Côte d’Ivoire : Quand le gouvernement travaille à une transition politique

C’est pratiquement à pas de tortue que les préparatifs des élections présidentielles d’octobre prochain sont entamés. L’enrôlement pour les cartes nationales d’identité sont quasiment dans l’impasse, et le fichier électoral, dont la révision est annoncée, ne s’émeut point. Au niveau de la Commission électorale indépendante (CEI), les acteurs clés n’ont pas encore trouvé la bonne cadence nécessaire et l’opposition significative dont le PDCI- RDA- et les partis regroupés au sein de Eds refusent de siéger dans une Commission électorale indépendante qu’ils disent inféodée au parti au pouvoir.

A y voir de près, on assiste à un blocage qui ne dit pas son nom. Le constat, tel que décrit par des personnalités proches de la Communauté internationale, est que la tenue des délais est incertaine. Quand malheureusement des observateurs très avertis de la scène politique ivoirienne avancent, sans prendre de gants, que le gouvernement ivoirien fait preuve d’un manque de volonté politique. Alors, le citoyen libre se pose beaucoup de questions. Pour eux, si le gouvernement décide de tout apprêter pour les élections à venir, il le réussira.

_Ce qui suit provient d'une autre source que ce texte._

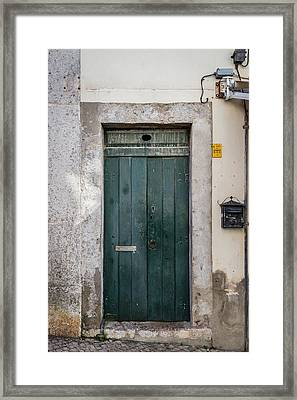 Old Green Door Framed Print by Marco Oliveira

Mais sa lenteur actuelle dans la gestion de son cahier des charges, justement, dans le cadre desdites élections, ne s’explique pas, et laisse pantois ceux qui veulent bien y accorder leur latin. Ce sont là des signes bien patents que ces élections ne s’organiseront pas selon les clauses constitutionnelles, c’est à dire le 31 Octobre prochain.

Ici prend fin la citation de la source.